--- START OF EXCERPTED PASSAGE ---

Canonicalize

  • Short Description: Retrieves the pre-computed canonical form from the input which is assumed to be an uninflected form.

  • Full Description:

    A core LVG technique is to "uninflect" input terms to their base form. This process occasionally results in two or more legitimate uninflected forms for the same inflected input.

    For example, left uninflects to both left and leave reflecting its ambiguity as an adjective or verb. A technique to manage this ambiguity produces only one "canonical" base form for any given input term. The process of canonicalization pre-computes all uninflected forms and then arranges these into classes composed of terms that could be expanded to the same inflected form. The canonical form is an arbitrarily chosen member of this class and represents all the members of the class.

    For example, the terms left, leave, and leaf are all included in one such class, and the canonical form is leaf, the shortest member of the class first and then by alphabetically order. Additionally, the member of the class is chosen to be a form from the lexicon and pure ASCII if possible. This is an attempt to limit the number of word fragments that show up as canonical representations of the class of terms.

    In addition, same canonical forms are returned for spelling variants by using citation form. For example, "analog" and "analogue" have same canonical form of "analog". There is always only one record from the result of this flow component.

    A set of numbers is returned on the additional information output field when the -m option is specified. These numbers are the numeric form of the canonical forms. Please refer to canonical form design documents for details.

  • Difference: None

  • Features:
    1. The input term is viewed as a sequence of words, each word (assuming is uninflected) is looked up to find the canonical form(s). What is returned is the first combination of these canonical form(s).


  • Symbol: C

  • Examples:
    
    shell> lvg -f:C
    being
    being|i|2047|16777215|C|1|
    
    shell> lvg -f:C -m
    being
    being|i|2047|16777215|C|1|206326|
    
    color
    color|color|2047|16777215|C|1|383975|
    
    colour
    colour|color|2047|16777215|C|1|383975|
    
    colored
    colored|color|2047|16777215|C|1|383975|
    
    coloured
    coloured|color|2047|16777215|C|1|383975|
    
    More examples

  • Implementation Logic:
    1. Tokenize each word from the input term by using StringTokenizer
    2. Find the canonical form from Canonical table in database for each word.
    3. Return the combination for all found canonical forms of each word in the input term.

  • Source Code: ToCanonicalize.java

  • Hierarchy: Object -> Transformation -> ToCanonicalize

--- END OF EXCERPTED PASSAGE ---

*WHAT THIS TASK INVOLVES*:
Answer these questions using the Canonicalize page above.
1. Which symbol does the page list for this flow component?
2. What canonical form do "analog" and "analogue" share?
3. Which option makes a set of numbers appear on the additional information output field?

--- START OF EXCERPTED DATA ---

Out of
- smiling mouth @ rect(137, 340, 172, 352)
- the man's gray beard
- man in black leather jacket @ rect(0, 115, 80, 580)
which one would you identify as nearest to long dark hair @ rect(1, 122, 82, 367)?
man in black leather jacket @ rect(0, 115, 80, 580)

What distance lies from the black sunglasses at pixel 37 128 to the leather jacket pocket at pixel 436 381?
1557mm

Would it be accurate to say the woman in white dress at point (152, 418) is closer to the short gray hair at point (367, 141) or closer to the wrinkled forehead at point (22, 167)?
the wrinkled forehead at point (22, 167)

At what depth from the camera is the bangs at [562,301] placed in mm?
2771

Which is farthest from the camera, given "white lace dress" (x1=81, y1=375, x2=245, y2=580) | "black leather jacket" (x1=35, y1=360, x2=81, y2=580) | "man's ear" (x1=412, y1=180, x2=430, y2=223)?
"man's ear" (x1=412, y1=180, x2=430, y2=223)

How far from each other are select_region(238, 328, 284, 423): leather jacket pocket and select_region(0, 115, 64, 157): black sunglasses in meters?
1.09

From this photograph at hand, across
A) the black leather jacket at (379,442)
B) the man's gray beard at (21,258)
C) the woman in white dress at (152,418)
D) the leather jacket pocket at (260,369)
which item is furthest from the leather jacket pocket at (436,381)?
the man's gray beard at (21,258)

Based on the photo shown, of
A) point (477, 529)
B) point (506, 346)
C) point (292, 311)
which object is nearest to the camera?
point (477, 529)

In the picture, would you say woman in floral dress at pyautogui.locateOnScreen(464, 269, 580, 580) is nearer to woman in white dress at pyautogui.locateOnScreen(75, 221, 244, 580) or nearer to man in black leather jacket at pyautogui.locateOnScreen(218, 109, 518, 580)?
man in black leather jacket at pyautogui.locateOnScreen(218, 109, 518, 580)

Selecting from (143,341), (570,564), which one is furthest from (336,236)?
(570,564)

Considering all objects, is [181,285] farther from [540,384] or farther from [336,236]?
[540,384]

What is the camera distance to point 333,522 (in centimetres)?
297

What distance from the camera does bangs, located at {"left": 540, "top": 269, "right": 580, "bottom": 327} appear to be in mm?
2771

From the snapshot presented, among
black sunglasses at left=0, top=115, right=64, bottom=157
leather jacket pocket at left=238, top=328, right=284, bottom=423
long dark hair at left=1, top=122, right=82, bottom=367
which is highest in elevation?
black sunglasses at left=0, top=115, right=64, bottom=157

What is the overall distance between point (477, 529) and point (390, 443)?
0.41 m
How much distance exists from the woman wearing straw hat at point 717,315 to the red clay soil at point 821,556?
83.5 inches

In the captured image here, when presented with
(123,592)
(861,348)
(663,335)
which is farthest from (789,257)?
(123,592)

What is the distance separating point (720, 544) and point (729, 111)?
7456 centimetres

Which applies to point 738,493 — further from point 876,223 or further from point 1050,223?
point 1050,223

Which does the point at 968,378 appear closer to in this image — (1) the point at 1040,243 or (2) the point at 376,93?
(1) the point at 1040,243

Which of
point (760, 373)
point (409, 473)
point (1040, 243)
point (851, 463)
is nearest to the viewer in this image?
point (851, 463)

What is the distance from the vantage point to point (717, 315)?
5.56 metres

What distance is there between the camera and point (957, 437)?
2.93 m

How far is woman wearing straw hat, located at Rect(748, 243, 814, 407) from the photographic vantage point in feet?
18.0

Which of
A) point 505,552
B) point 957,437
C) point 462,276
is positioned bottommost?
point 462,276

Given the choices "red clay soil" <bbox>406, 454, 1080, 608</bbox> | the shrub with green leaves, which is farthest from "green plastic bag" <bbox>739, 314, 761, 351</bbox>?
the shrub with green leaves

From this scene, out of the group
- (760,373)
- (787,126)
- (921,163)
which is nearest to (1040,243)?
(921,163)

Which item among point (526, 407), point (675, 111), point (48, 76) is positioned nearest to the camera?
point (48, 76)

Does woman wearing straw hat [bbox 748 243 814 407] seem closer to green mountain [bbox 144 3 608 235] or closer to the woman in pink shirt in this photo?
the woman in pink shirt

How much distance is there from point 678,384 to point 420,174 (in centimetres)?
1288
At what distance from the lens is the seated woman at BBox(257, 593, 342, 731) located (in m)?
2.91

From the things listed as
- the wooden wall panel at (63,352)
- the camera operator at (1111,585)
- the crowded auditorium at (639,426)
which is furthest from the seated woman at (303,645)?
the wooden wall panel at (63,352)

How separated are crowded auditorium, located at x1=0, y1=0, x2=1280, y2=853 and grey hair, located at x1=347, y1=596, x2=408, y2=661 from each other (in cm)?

--- END OF EXCERPTED DATA ---

*RESPONSE TO THE EXERCISE*:
1. C
2. analog
3. -m